─── Records shown

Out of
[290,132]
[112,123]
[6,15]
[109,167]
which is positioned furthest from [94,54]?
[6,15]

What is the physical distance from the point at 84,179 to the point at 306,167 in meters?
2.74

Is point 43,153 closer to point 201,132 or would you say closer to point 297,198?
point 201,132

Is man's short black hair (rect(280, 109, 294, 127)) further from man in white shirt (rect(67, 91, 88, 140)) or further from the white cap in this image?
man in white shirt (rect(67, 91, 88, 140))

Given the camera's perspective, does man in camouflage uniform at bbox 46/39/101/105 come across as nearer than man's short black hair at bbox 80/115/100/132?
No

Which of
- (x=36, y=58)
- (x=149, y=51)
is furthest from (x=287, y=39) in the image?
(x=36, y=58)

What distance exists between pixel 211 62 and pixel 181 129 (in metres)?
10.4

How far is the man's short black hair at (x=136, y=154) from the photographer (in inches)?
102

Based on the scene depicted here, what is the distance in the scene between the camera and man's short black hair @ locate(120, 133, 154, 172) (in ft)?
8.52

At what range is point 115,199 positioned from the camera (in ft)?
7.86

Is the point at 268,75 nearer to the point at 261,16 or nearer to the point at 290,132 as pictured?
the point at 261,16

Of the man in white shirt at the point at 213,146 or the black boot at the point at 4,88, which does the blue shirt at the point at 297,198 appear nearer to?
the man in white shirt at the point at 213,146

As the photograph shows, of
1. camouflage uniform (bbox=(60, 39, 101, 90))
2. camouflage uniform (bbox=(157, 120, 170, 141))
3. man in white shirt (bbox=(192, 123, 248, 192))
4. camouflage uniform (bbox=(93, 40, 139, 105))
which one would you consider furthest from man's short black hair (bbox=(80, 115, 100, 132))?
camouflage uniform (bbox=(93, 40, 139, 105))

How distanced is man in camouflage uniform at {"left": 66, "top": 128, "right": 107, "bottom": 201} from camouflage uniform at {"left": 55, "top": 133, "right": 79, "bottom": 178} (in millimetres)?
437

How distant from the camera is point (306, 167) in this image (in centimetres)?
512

──────

* [Task details]: Rewrite all the items above as a numbered list, leaving out the blank lines.

* [Task result]:
1. Out of
2. [290,132]
3. [112,123]
4. [6,15]
5. [109,167]
6. which is positioned furthest from [94,54]?
7. [6,15]
8. What is the physical distance from the point at 84,179 to the point at 306,167 in meters?
9. 2.74
10. Is point 43,153 closer to point 201,132 or would you say closer to point 297,198?
11. point 201,132
12. Is man's short black hair (rect(280, 109, 294, 127)) further from man in white shirt (rect(67, 91, 88, 140)) or further from the white cap in this image?
13. man in white shirt (rect(67, 91, 88, 140))
14. Given the camera's perspective, does man in camouflage uniform at bbox 46/39/101/105 come across as nearer than man's short black hair at bbox 80/115/100/132?
15. No
16. Which of
17. - (x=36, y=58)
18. - (x=149, y=51)
19. is furthest from (x=287, y=39) in the image?
20. (x=36, y=58)
21. What distance exists between pixel 211 62 and pixel 181 129 (in metres)?
22. 10.4
23. How far is the man's short black hair at (x=136, y=154) from the photographer (in inches)?
24. 102
25. Based on the scene depicted here, what is the distance in the scene between the camera and man's short black hair @ locate(120, 133, 154, 172) (in ft)?
26. 8.52
27. At what range is point 115,199 positioned from the camera (in ft)?
28. 7.86
29. Is the point at 268,75 nearer to the point at 261,16 or nearer to the point at 290,132 as pictured?
30. the point at 261,16
31. Of the man in white shirt at the point at 213,146 or the black boot at the point at 4,88, which does the blue shirt at the point at 297,198 appear nearer to?
32. the man in white shirt at the point at 213,146
33. As the photograph shows, of
34. 1. camouflage uniform (bbox=(60, 39, 101, 90))
35. 2. camouflage uniform (bbox=(157, 120, 170, 141))
36. 3. man in white shirt (bbox=(192, 123, 248, 192))
37. 4. camouflage uniform (bbox=(93, 40, 139, 105))
38. which one would you consider furthest from man's short black hair (bbox=(80, 115, 100, 132))?
39. camouflage uniform (bbox=(93, 40, 139, 105))
40. How distanced is man in camouflage uniform at {"left": 66, "top": 128, "right": 107, "bottom": 201} from camouflage uniform at {"left": 55, "top": 133, "right": 79, "bottom": 178} (in millimetres)?
41. 437
42. How distant from the camera is point (306, 167) in this image (in centimetres)?
43. 512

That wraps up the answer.